+++ Records for processing +++
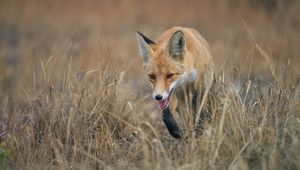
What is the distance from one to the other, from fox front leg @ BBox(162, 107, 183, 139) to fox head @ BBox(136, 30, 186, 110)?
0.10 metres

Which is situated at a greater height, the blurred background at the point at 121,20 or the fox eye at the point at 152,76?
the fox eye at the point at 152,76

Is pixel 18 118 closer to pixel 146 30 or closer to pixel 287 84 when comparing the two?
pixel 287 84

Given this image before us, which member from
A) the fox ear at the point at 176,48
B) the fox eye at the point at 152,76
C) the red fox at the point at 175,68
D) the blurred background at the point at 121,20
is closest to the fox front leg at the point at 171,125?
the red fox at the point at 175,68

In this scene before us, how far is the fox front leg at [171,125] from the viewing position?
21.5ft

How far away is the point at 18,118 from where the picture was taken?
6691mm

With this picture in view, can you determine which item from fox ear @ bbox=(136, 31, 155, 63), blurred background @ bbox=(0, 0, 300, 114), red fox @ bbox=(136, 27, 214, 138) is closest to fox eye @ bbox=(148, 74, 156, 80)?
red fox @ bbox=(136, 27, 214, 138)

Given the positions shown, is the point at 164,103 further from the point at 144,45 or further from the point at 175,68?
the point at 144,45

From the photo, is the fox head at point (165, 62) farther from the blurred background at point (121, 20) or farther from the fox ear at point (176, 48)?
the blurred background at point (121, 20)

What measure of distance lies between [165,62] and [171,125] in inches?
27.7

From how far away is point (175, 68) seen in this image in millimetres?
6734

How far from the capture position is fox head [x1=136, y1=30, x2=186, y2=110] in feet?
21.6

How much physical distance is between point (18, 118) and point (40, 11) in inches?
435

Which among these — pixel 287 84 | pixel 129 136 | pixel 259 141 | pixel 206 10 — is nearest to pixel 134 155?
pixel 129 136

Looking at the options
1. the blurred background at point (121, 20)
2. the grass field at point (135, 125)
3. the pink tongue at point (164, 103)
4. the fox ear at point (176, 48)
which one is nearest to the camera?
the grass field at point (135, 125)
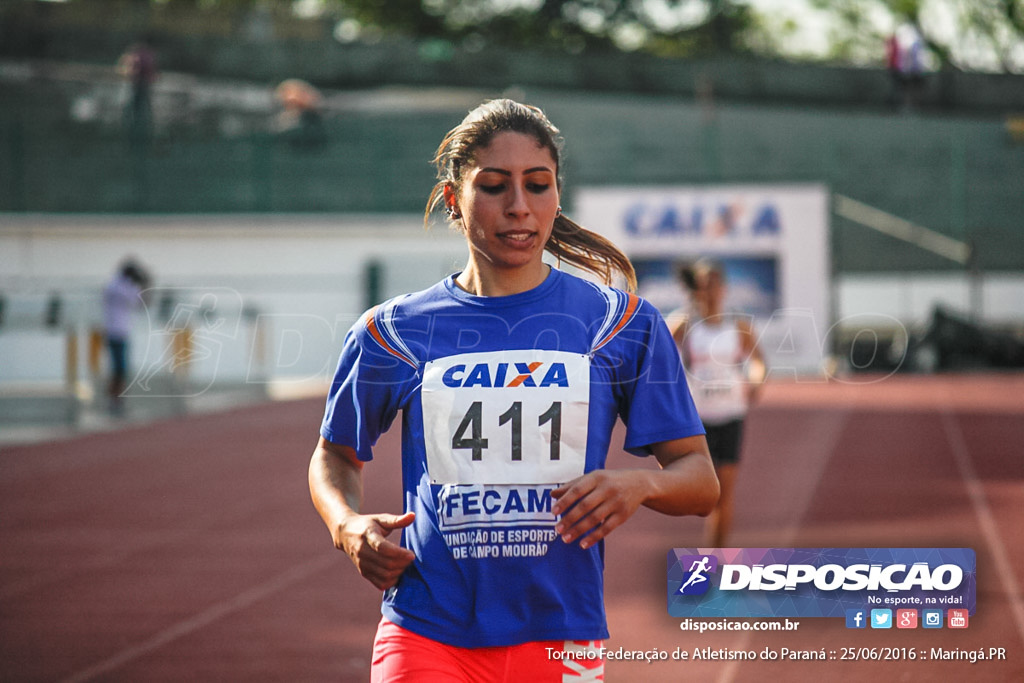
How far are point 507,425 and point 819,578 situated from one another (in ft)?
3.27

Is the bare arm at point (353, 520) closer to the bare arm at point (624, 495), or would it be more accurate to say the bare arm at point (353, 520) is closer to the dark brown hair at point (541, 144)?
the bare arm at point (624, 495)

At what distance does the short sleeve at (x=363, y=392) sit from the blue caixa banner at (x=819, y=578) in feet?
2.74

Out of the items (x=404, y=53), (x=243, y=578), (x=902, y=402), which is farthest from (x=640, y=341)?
+++
Exactly reproduce the lines from the one containing "How far are" through the end of the records, and only those lines.

How far are point 507,425 and point 819,578 situated from one another (in ft)?
3.27

Is the bare arm at point (353, 520) closer to the bare arm at point (624, 495), or would it be more accurate to say the bare arm at point (353, 520) is closer to the dark brown hair at point (541, 144)?
the bare arm at point (624, 495)

At what distance does the short sleeve at (x=363, y=392) sit from the blue caixa banner at (x=819, y=578) in feet?
2.74

Out of the items (x=404, y=53), (x=243, y=578), (x=902, y=402), which is farthest from (x=640, y=341)?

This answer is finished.